5. 44 B.C.—THE DEATH OF CAESAR A few years before the death of Georg Brandes, the Danish critic who helped the French Taine to make the British understand English literature, an American student visited him and found him in a very somber mood. “Why are you sad?” the visitor asked. “Don’t you know,” answered Brandes, “that this is the anniversary of the greatest blunder in history—the assassination of Caesar?”

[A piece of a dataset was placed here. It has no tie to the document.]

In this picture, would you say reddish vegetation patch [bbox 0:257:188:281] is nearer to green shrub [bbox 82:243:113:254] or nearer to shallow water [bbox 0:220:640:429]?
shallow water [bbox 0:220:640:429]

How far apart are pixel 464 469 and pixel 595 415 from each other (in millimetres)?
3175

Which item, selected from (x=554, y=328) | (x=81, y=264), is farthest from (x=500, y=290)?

The old critic might have found blunders nearer home, like the defeat of Napoleon at Waterloo, and perhaps he exaggerated a little the importance of Brutus’ sottise. For in a sense it is not Caesar whom we wish to remember; it is the succession of developments that followed upon his death: the reconstruction of Roman law and order by the statesmanlike Augustus on the basis and lines of Caesar’s preliminary work, the flourishing of arts and letters under the extension of the Pax Romana to Rome, the poetry of Virgil and Horace, the prose of Pliny and Tacitus, the philosophy of Epictetus and Aurelius, the beneficent rule of Hadrian and Antoninus, the beautification of the Forum and the capital with architecture and statuary, the building of those roads, and the revision and codification of those laws, which were to be Rome’s essential legacy to the modern world. As the death of Socrates may be used to sum up the Periclean Age of Athens, so the death of Caesar stands as the door to the Golden Age of Rome.

6.? B.C.—THE BIRTH OF CHRIST This date the reader may place ad lib., since no man knows it. For us it is the most important date of all, because it divides all history in the West, gives us our greatest hero and model, provides us with that body of myth and legend which is now passing from the theological to the literary stage, and marks the beginning of that Christian age which seems today to be approaching its close. After us the deluge; God knows what a mess of occult faiths will in the present century replace the tender and cruel theologies that praised and dishonored Christ.

7. A.D. 632—THE DEATH OF MOHAMMED It was in this year, so designated by us infidels but known to the Mohammedans as A.H. 10 (the tenth year after the Hegira), that Mohammed left this earth, after founding the faith that was to overrun and dominate for centuries all northern Africa from Cairo to Morocco, southern Europe in Turkey and Spain, and half of Asia from Jerusalem and Bagdad to Teheran and Delhi. Even Christianity cannot boast of so many wars waged in its name, or so many heathen killed.